Exercise instructions: Return every line in the entries below where the word "scientific" shows up.

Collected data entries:

= Beginning of Section =

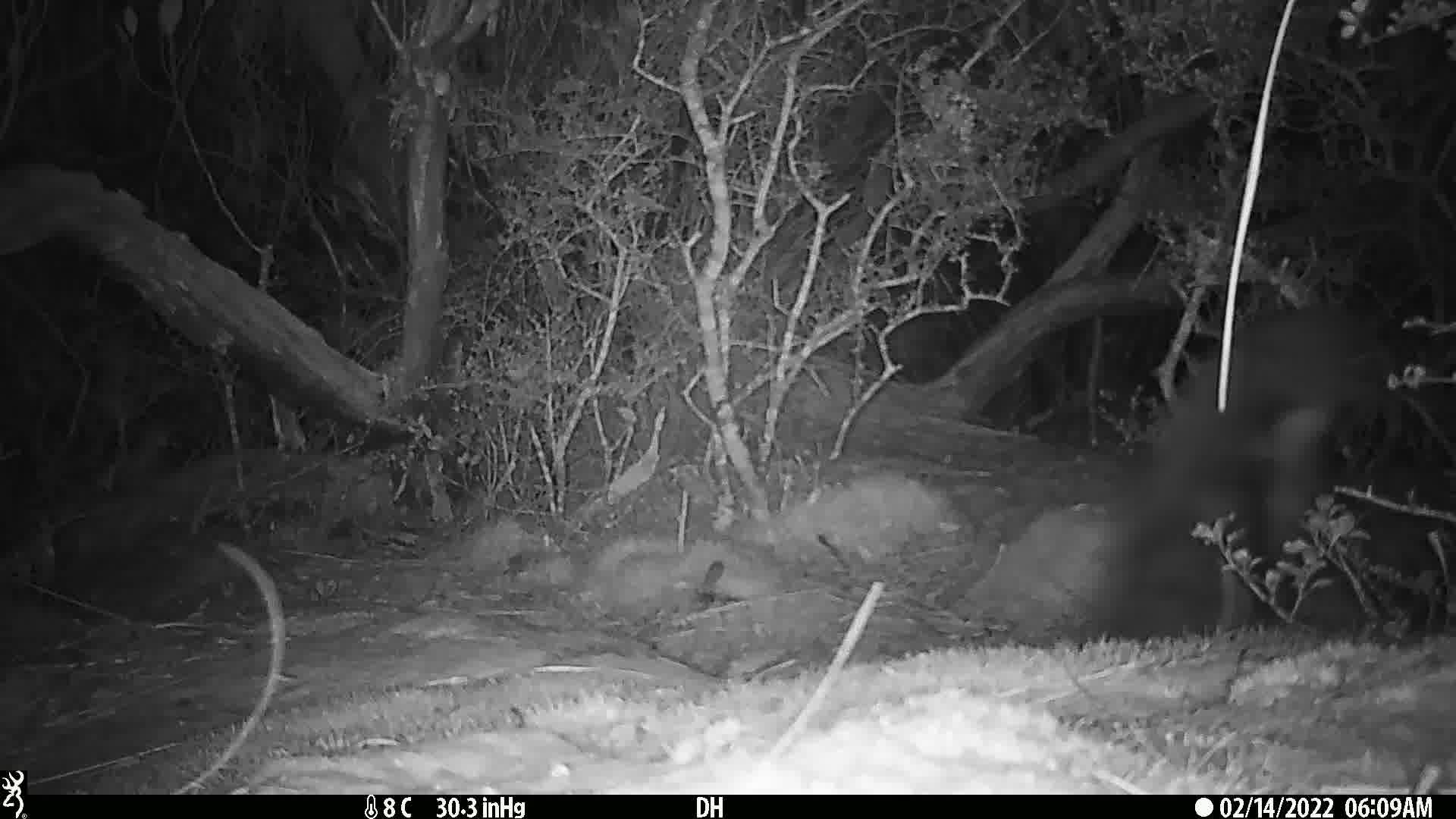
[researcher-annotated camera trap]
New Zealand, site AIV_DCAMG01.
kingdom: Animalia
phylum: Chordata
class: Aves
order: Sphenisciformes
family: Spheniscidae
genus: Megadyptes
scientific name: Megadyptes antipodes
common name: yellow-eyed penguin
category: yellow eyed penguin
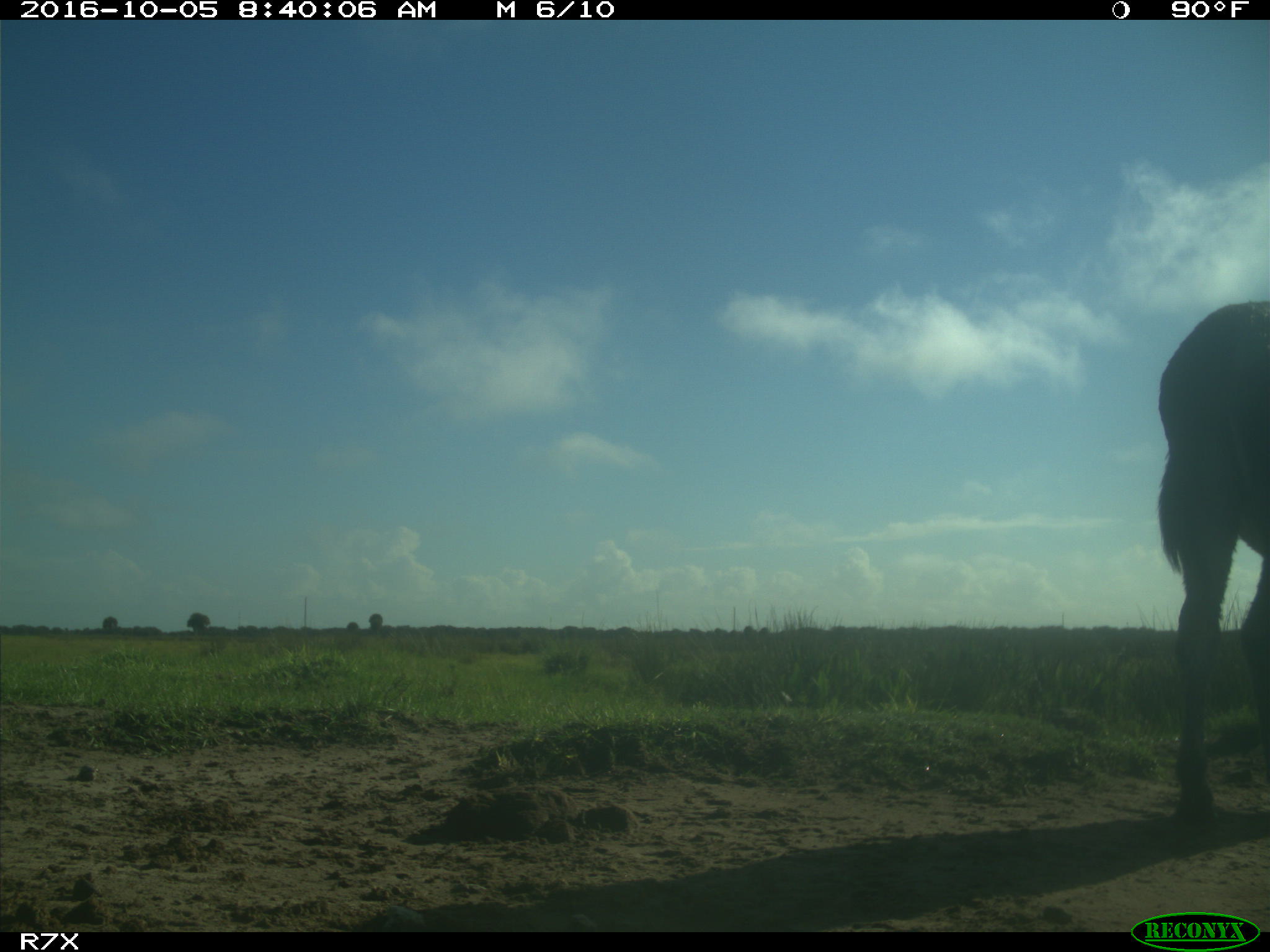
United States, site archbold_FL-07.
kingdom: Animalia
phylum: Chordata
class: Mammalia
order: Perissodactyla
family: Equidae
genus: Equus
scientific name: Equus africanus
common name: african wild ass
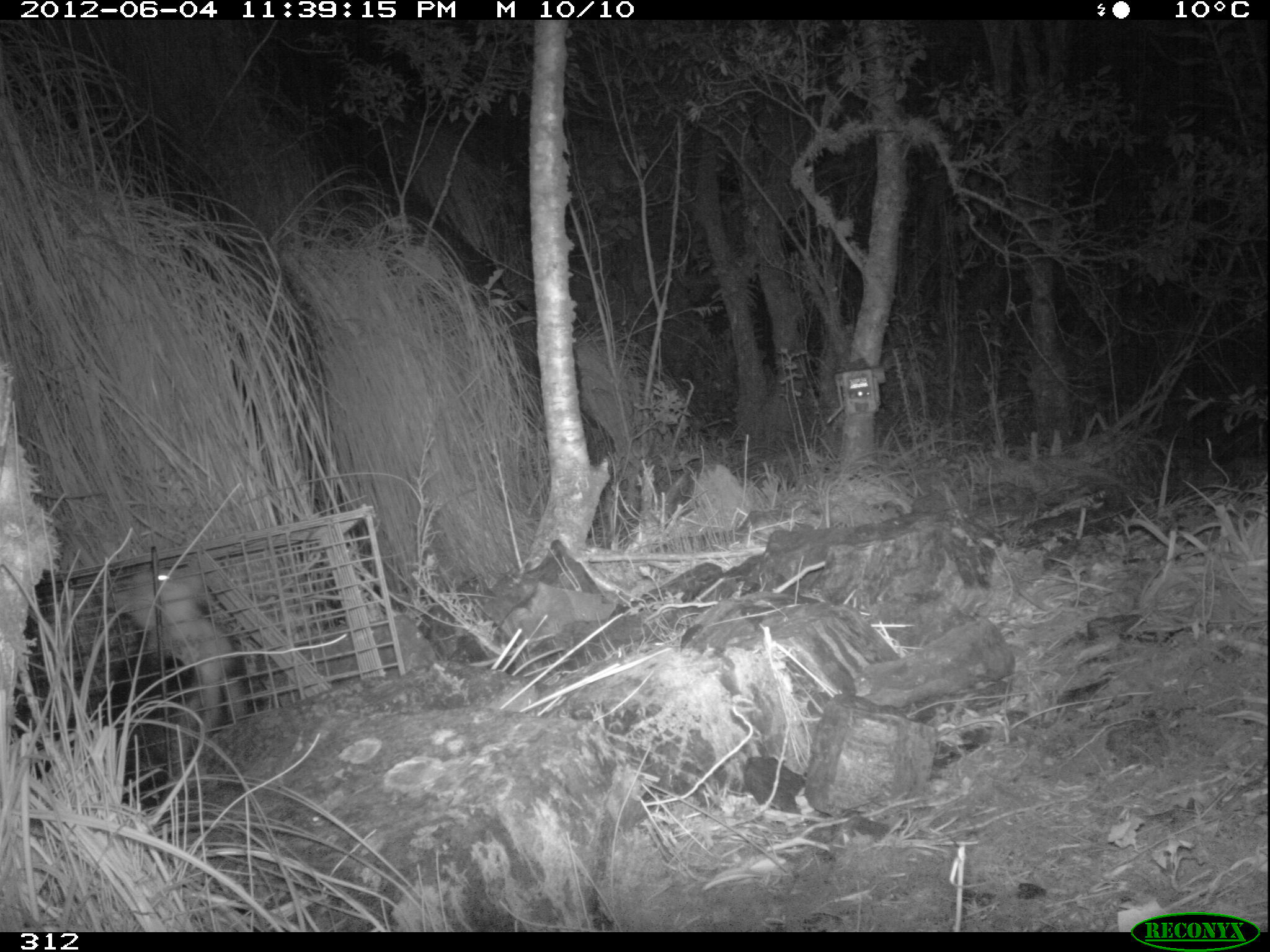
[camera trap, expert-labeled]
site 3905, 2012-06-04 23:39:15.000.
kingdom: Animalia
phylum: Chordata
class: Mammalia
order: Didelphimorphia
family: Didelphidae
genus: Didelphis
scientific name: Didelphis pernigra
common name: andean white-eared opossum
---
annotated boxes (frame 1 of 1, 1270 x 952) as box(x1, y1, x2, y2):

= End of Section =

Task answer:
scientific name: Megadyptes antipodes
scientific name: Equus africanus
scientific name: Didelphis pernigra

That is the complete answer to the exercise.